If you lived in my 3 months and then move to other state then first yr it will be 3/12 of rsu vested, next yr will be 3/24 roughly … that’s the income in NY and then tax on that .. So effective will be low but annoying. That’s not the exact math because it’s calculated on the day you vested the stock. If it’s monthly then the logic is applied monethly and denominator keeps going up.
You owe in the state you worked at the time of the grant being awarded, not at the time of vest. Income should be attributed to the state from time of the award, your new state may offer you a credit for taxes paid in the old state.
You have to create a simple spreadsheet for the entire grant that shows percentage of working days in each state from grant date to each vest date. Even though you will owe something to NY for each vest, the percentage owed to NY will go down substantially with each vest.
Been in similar situation. What matters for NYC is what was the official address of your work location. If you are just working from home without having your company move you to Florida and keeping NY work address, then NY is right. You owe them taxes.

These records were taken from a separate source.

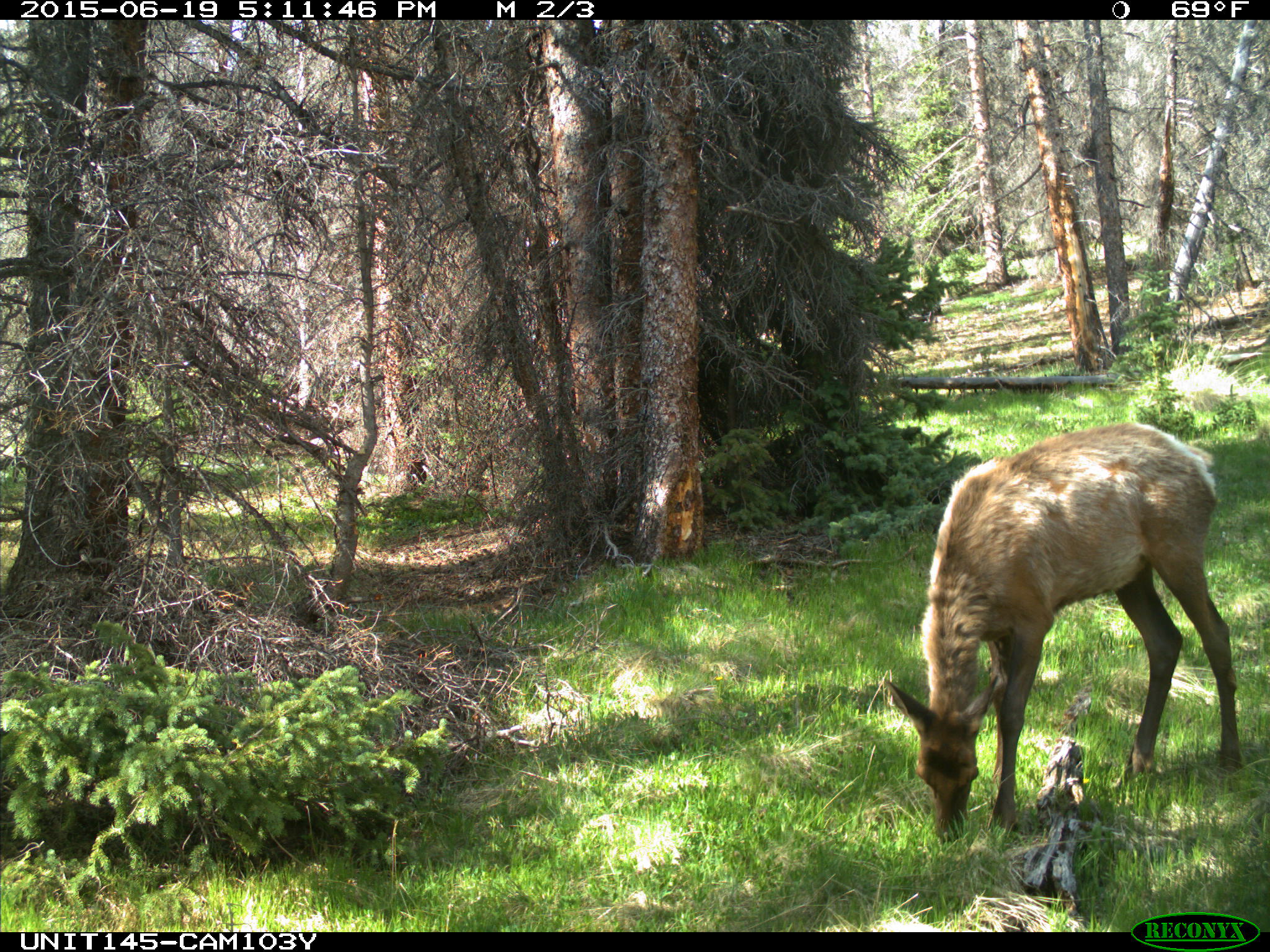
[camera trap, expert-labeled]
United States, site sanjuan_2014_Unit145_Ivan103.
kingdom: Animalia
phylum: Chordata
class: Mammalia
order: Artiodactyla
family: Cervidae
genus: Cervus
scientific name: Cervus elaphus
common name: red deer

Otherwise you are good
I'm not an expert but I think you're correct that you shouldn't owe NY income taxes on this. I'm also not that surprised that NY is badgering you about it. NY ofc has high taxes, so probably lots of people try to evade taxes in NY, so probably NY has gotten very suspicious of any unusual situations where someone claims they conveniently don't owe NY tax money. (I know this is how it works in CA.) I suspect if you just respond to NY truthfully they will (eventually) agree you don't owe anything and go away. But your CPA is really the one who should be answering these questions, that's literally what you're paying them for.